Vi sono alcuni parallelismi tra l’esercizio isometrico e quello ritmico: la pressione arteriosa sistolica aumenta in entrambi, ma durante le contrazioni brevi e ripetute non si presentano rischi cardiovascolari e il limite “fatica” pare molto lontano.

 

Il controllo della pressione è comunque l’effetto di recettori barocettivi che modulano le risposte sisto-diastoliche: pare inoltre che vi possa essere un rapporto tra controllo pressorio e perfusione sanguigna muscolare.
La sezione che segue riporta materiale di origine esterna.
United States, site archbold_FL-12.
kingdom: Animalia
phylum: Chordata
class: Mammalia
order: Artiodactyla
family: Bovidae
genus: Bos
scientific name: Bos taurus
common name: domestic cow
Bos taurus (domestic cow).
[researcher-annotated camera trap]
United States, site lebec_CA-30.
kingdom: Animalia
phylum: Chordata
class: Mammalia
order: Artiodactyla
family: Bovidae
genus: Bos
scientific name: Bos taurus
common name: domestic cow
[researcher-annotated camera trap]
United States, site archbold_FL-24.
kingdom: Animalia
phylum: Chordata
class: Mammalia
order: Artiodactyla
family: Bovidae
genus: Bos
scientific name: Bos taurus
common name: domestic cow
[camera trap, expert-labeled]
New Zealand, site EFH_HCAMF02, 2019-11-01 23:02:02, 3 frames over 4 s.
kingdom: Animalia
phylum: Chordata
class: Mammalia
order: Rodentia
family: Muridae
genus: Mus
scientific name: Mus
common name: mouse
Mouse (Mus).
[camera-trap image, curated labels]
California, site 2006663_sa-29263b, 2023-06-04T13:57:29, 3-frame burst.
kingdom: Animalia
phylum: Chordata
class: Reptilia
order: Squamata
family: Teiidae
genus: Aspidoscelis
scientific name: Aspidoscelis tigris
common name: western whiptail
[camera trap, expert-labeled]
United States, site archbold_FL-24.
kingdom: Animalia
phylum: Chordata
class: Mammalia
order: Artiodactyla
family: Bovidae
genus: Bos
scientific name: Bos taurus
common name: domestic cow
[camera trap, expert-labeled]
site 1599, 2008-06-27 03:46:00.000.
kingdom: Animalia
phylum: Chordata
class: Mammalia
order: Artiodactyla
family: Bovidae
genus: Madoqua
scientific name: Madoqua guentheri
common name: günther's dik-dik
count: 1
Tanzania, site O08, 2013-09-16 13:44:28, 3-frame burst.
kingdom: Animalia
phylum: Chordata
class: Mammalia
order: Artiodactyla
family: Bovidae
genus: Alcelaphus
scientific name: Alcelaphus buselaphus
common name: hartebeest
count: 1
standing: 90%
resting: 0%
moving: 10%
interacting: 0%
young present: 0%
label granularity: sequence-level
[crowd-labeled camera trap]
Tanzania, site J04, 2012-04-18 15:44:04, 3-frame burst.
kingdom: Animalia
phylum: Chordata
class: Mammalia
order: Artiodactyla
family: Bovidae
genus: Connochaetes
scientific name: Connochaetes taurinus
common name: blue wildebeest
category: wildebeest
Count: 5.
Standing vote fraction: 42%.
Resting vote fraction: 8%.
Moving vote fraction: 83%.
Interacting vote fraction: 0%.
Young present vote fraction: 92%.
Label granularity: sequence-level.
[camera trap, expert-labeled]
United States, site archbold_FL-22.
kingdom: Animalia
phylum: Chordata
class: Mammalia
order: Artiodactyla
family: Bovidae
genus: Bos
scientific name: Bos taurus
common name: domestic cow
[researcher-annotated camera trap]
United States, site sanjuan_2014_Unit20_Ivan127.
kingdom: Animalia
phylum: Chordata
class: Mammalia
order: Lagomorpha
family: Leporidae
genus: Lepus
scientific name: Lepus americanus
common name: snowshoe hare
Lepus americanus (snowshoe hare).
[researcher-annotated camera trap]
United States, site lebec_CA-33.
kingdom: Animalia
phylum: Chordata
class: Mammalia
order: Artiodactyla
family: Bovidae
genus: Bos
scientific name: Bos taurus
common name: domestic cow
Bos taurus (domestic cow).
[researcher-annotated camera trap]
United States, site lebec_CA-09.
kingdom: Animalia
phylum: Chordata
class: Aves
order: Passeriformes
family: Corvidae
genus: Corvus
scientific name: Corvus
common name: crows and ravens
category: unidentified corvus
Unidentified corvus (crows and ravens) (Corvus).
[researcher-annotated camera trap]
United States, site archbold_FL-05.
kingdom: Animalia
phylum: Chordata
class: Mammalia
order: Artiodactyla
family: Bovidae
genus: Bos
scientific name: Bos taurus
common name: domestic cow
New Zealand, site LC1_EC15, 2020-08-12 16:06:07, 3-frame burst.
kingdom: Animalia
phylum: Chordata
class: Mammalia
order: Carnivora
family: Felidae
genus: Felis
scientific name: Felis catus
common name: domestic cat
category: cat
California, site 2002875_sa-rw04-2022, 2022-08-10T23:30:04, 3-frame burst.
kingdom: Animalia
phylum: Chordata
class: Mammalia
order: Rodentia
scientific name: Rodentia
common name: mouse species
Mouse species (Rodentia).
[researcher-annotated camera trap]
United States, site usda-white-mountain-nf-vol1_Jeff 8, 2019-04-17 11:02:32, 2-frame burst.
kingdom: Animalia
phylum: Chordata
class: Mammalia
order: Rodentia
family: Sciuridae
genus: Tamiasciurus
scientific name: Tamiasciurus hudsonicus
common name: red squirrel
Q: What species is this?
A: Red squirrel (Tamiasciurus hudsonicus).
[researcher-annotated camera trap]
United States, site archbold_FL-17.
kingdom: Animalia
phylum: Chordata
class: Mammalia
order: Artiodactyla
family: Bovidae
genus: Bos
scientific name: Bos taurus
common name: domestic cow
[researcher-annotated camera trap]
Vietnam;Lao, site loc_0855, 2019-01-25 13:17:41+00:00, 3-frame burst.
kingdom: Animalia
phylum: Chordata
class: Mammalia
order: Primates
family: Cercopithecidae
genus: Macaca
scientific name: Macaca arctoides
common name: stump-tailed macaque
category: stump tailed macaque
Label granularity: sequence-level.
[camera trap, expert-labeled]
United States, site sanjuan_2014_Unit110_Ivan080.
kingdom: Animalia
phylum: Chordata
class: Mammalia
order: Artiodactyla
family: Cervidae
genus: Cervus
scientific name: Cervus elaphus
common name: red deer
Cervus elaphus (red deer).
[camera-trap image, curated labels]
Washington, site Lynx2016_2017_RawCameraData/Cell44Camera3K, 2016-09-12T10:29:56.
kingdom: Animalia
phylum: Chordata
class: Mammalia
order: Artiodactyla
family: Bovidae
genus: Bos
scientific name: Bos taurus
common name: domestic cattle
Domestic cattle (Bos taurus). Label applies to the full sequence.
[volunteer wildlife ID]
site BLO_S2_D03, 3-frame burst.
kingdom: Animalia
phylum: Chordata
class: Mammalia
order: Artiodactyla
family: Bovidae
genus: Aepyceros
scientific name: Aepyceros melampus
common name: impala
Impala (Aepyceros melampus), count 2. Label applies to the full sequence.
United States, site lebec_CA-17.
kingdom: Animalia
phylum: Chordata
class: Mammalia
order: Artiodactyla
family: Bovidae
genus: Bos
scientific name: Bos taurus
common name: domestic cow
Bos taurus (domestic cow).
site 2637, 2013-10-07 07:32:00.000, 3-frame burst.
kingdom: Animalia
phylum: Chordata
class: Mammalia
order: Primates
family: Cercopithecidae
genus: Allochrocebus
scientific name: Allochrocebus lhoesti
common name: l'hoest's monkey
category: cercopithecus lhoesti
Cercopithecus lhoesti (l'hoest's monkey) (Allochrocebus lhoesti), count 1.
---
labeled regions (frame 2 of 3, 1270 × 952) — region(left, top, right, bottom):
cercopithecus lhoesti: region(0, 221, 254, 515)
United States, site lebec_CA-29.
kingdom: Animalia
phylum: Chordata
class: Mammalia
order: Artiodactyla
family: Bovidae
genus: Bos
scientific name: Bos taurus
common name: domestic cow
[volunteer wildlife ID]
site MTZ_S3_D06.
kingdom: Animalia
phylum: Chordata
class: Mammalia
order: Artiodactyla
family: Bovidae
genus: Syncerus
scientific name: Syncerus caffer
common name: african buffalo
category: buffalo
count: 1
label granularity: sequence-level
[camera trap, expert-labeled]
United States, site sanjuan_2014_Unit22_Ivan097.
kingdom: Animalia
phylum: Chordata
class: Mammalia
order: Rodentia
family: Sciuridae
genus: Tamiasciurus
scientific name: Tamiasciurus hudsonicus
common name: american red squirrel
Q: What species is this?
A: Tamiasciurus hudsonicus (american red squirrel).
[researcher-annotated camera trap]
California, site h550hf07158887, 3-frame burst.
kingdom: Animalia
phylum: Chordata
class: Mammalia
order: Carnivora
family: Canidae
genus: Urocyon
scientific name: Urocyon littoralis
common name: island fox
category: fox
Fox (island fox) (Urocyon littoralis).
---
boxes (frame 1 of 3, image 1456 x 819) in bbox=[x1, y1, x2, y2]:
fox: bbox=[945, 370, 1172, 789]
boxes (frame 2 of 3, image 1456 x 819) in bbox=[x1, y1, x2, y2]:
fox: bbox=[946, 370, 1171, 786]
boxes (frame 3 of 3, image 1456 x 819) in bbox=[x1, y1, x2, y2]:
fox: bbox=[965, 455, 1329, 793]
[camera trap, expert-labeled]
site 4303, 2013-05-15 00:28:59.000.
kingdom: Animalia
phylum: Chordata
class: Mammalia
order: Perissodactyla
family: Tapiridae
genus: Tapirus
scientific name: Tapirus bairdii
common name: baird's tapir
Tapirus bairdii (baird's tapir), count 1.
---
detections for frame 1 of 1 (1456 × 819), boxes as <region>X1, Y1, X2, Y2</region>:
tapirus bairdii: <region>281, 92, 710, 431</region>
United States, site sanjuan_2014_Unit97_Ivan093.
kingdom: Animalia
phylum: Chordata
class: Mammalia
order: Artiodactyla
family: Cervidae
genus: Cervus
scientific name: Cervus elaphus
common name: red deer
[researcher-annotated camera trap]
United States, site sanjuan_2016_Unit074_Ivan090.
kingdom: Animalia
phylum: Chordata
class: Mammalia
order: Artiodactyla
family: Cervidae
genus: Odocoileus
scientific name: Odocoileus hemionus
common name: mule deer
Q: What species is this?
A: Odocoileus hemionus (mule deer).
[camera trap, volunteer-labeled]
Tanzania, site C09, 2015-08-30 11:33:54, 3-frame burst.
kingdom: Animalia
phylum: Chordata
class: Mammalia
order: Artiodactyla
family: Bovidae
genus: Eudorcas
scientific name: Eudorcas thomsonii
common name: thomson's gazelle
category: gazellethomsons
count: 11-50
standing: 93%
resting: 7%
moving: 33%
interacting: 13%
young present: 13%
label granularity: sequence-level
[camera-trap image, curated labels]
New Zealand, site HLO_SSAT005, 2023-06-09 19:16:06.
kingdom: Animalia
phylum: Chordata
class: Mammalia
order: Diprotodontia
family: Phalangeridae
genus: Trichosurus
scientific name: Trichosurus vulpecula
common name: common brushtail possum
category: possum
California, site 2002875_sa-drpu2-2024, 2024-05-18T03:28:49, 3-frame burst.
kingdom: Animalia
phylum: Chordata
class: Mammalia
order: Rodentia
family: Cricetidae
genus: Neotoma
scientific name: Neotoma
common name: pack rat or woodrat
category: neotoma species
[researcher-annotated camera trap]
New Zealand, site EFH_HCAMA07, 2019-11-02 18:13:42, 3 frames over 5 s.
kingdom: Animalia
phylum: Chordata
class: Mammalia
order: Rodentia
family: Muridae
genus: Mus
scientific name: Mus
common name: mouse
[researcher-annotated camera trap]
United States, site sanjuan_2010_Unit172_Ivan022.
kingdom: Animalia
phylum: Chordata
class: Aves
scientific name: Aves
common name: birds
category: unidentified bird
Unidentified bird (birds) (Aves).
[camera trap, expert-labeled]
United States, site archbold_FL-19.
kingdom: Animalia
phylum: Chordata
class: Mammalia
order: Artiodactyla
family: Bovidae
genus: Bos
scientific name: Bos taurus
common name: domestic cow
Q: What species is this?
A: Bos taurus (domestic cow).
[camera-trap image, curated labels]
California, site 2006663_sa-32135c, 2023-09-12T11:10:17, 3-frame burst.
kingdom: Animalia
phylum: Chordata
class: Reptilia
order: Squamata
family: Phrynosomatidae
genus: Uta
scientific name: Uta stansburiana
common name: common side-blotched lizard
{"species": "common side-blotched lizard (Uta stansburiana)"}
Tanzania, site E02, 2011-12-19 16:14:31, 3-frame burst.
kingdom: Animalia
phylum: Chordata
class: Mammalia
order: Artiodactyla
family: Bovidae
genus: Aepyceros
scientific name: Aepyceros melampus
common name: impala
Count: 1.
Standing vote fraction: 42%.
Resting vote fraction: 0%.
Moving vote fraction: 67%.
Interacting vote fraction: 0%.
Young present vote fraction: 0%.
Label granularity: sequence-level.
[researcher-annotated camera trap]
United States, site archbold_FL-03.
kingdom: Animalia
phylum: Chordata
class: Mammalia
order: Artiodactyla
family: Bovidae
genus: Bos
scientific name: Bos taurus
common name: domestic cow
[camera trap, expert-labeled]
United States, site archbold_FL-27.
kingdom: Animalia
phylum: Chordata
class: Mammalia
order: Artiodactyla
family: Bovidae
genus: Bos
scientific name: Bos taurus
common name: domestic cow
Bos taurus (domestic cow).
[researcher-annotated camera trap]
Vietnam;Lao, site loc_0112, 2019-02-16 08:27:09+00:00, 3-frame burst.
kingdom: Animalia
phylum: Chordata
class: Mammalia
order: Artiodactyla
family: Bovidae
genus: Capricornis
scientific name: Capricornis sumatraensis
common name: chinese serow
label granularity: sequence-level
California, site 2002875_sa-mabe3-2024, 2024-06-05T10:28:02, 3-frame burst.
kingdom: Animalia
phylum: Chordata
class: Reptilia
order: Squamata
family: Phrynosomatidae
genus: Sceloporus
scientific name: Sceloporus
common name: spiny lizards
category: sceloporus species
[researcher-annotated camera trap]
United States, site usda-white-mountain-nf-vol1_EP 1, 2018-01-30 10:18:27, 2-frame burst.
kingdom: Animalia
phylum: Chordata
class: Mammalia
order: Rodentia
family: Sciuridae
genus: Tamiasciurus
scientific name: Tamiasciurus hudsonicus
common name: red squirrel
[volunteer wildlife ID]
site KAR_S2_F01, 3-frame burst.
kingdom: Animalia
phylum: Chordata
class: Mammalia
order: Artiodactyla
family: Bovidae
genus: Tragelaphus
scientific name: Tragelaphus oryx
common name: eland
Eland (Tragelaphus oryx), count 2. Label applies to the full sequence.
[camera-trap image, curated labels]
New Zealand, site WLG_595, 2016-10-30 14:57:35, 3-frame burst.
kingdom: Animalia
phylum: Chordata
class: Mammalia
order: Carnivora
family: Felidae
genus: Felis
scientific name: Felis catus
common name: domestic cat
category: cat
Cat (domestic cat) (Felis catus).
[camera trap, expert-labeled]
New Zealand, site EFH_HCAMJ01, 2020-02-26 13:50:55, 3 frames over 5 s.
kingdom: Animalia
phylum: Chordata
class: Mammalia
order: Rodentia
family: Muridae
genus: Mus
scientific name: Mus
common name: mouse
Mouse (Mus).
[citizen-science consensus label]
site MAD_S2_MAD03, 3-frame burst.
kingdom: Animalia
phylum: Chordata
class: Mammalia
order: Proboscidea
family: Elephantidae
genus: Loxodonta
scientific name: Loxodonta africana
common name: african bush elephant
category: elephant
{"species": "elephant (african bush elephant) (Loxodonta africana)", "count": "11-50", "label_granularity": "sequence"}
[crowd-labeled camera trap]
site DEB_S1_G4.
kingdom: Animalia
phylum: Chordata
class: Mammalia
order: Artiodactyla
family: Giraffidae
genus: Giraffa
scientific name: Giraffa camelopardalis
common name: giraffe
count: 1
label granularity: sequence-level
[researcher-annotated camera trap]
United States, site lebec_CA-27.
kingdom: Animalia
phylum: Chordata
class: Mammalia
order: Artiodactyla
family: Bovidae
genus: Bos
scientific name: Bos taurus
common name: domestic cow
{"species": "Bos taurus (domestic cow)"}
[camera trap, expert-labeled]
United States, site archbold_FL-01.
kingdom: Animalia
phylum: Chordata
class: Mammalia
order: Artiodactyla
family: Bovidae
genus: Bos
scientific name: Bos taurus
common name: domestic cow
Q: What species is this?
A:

Notevole l’importanza delle resistenze periferiche e delle catecolamine. Mentre il cambiamento delle resistenze periferiche è il meccanismo più probabilmente coinvolto nell’abbassamento della pressione cardiaca non vi e alcun cambiamento finale nella gettata cardiaca.

 

Anche se non vi è alcuna riduzione nel battito cardiaco a riposo, osservato in questi studi, il volume della portata potrebbe aver subito cambiamenti durante l’allenamento (oltre alla gettata cardiaca e alla pressione arteriosa). In conclusione, abbiamo dimostrato che l’allenamento con un regime semplice di contrazioni isometriche brevi aumenta ovviamente la pressione durante lo svolgimento dell’attività fisica, ma rimane di grande importanza il fatto che vi e una concreta riduzione della pressione arteriosa

a riposo per un lasso di tempo dopo l’allenamento.

Questo modello di esercizio apre l’opportunità alla sua applicazione per diventare un metodo non farmacologico per regolare la pressione e i meccanismi fisiologici coinvolti nella regolazione della stessa.